= WORK TO COMPLETE =
a) In the forum thread on Windows XP and thin clients, rewrite the paragraph beginning "I have two computers" in three or four sentences, keeping its main facts.
b) List every specification of the older computer given in the forum thread on Windows XP and thin clients.
c) Write the next post in the forum thread on Windows XP and thin clients, picking up after its final line.

= GIVEN PASSAGE =
================================

Windows XP and Thin Clients

A

Anon

I have two computers. One is old the spec is: AMD K6-2
400MHz, 128MB RAM, 4GB HARD DISK, etc... and the one I am
using to post this message is fairly new and much
powerful than my older one. I heard the idea of Thin
clients in ICT at College and thought that this might be
a good idea as someone does use the old computer but it
is incredibly slow and networking both and using the more
powerful computer as a server and the old computer as a
thin client might speed it up and allow the sharing of
various resources.

I just want to know if Windows XP can be used as a server
for Thin Clients and if it can what do I have to do to
create a thin client so that it boots up using the server.
 
M

malcolm stewart

Have a look at www.thinsoftinc.com they have the product
you want called WinConnect Server XP for $299.00 US for 3
RDP client access If you purchase it Tell them Malcolm
Stewart from Melbourne Australia suggested it. You
obviously have XP put that disk in the other machines and
load up the RDP client you can configure it to to a set of
settings and then place the saved shortcut into the
startup of your old computers it will launch each time

regards

Mal
(e-mail address removed)

================================

= LISTED ENTRIES =

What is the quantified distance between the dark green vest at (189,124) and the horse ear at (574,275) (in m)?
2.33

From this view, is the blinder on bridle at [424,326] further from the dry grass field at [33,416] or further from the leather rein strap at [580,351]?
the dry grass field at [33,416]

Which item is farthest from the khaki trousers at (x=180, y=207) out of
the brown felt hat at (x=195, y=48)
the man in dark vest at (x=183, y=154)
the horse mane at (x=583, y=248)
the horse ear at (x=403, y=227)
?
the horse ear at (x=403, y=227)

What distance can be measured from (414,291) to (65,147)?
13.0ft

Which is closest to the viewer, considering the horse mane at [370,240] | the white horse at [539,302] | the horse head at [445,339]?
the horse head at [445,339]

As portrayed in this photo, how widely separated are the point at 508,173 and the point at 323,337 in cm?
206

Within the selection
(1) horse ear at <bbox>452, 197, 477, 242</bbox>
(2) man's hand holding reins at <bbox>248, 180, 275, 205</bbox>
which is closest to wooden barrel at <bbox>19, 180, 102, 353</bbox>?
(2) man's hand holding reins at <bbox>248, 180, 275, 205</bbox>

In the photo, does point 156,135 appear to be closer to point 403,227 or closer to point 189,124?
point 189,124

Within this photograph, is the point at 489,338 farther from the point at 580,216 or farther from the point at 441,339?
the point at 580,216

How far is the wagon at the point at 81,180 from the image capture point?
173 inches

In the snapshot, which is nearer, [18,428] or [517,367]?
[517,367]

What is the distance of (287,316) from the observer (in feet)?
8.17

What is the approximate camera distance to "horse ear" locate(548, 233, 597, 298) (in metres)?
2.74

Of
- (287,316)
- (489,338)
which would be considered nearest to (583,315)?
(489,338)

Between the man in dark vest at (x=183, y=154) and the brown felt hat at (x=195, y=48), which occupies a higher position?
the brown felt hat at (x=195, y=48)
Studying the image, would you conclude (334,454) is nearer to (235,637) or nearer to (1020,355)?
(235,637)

================================

= ANSWERS TO THE EXERCISE =
a) The poster has an old computer (AMD K6-2, 400MHz, 128MB RAM, 4GB hard disk) and a much more powerful newer one. Someone still uses the old machine, but it is very slow. After hearing about thin clients in ICT at college, the poster thought of networking the two, with the newer computer as the server and the old one as a thin client. This might speed up the old machine and allow various resources to be shared.

b)
- AMD K6-2
- 400MHz
- 128MB RAM
- 4GB hard disk

c)
R

Rob Schneider

Anon said:
I have two computers. One is old the spec is: AMD K6-2
400MHz, 128MB RAM, 4GB HARD DISK, etc... and the one I am
using to post this message is fairly new and much
powerful than my older one. I heard the idea of Thin
clients in ICT at College and thought that this might be
a good idea as someone does use the old computer but it
is incredibly slow and networking both and using the more
powerful computer as a server and the old computer as a
thin client might speed it up and allow the sharing of
various resources.

I just want to know if Windows XP can be used as a server
for Thin Clients and if it can what do I have to do to
create a thin client so that it boots up using the server.

XP only handles one log-on at a time. as long as you are happy to limit
use of the "server" to one at at a time, then the Remote Desktop
application in XP will be ok.

Traditionally, this sort of distributed computing is done using
Unix/Linux software based on X-windows which has been doing it for
decades. Can handle as many users as the machine as power for.

In the Windows world, terminal server software (from Microsoft, Citrix,
etc.) does this sort of thing.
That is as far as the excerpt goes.